Query for pile-up allignments at region "X"

We can query the API services to obtain reads from a given readgroupset such that we are able to make a pileup for any specified region

NOTE: Under the "Kernel" tab above, do "Restart & Run All" then uncomment the first cell and run it individually



In [14]:

    
#Widget()









    



Position: 10100, ReadGrpSet: NA21144, Chrom: 1

308 Reads where used, to determine pile-up
Reference Bases: C






    












    



Position: 14929, ReadGrpSet: NA21144, Chrom: 1

29 Reads where used, to determine pile-up
Reference Bases: A

A VARIANT WAS FOUND
Variant Name: rs75454623, Start: 14929, End: 14930 
Alternate Bases: G 
Genotypes: [0, 1]

Description:

Note that the understanding of 3 terms allows for a complete/useful way to use this notebook. Now, the terminology is adapted to my understanding and therefore the expressions that I present might be incomplete or not strictly as defined by science.

First, our input takes the "position" argument which it is a unique position in the genome. It is necessary to specify which position wants to be observed because when we query the server for reads, it takes a starting and an ending position to return the set of data that spans our region of interest.
Second, the "Read Groupset Names" are specific subjects which had their genome sequenced on the 1k genomes project. The data rests on the server in the form of read sets, which will be defined later on.
Third, the “Reference Set Name” is a group of contiguous defined regions in the genome, which I refer to as chromosomes, but according to the 1k genomes website, there is more than just the 23-regular chromosomal expressions. Therefore I can only assume that other regions or references have been defined.

A set of reads is the data provided by the sequencer in the form of contiguous alleles. It is natural to observe multiple reads which overlap in a particular region, as well as reads which cover the same area. But that only adds on to the certainty of the statistics which determine the allele occurrence in a given position, that is, the purpose of Pileup. Also, variants are a set of alleles that differ from the reference bases and they are known as SNPs (Single Nucleotide Polymorphisms).

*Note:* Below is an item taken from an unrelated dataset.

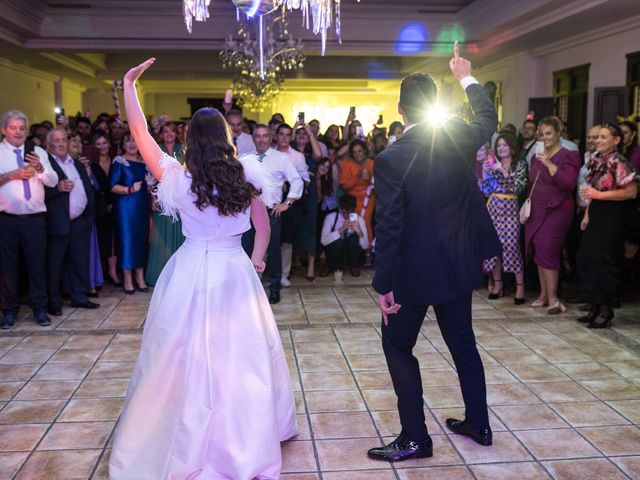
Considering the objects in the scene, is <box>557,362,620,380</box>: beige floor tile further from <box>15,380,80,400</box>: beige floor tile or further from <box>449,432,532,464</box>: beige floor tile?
<box>15,380,80,400</box>: beige floor tile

Pileup is a set of functions which do inner-mutual calls to obtain the fields previously defined. After the specific set of reads that span the region of interest have been obtained, we proceed to dissect the specific position of interest. We stack them in a counter dictionary which is then passed to a function that does the frequency calculation and finishes by returning the alleles observed as well as their individualized frequency. When the functions detect that the highest frequency allele differs from the reference bases, there is a call to the variant set to obtain the name, the position at which it starts, the alternate bases, and the genotype. Finally, it is plotted in a pie chart with the proper distribution of frequency.

Initialize the client

As seen in the "1kg.ipynb" example, we take the following steps to create the client object that will be used to obtain the information we desire and query the serever



In [2]:

    
import ga4gh.client as client
c = client.HttpClient("http://1kgenomes.ga4gh.org")

Make reference to the data from the server

We query the server for the dataset, which is the 1k-genomes dataset. We access the bases of reference, followed by listingthe reference sets.



In [3]:

    
dataset = c.searchDatasets().next()
referenceSet = c.searchReferenceSets().next()
references = [r for r in c.searchReferences(referenceSetId = referenceSet.id)]

ReferenceSet Name (chromosome) & ReadGroupSet Reads

We define our contiguous sequence with a chromosome reference, and then make a reference array for our read group sets of read groups.



In [4]:

    
contig ={}
for i in references:
    contig[i.name] = str(i.id)

Functions to obtain ReadGroupSet ID by name.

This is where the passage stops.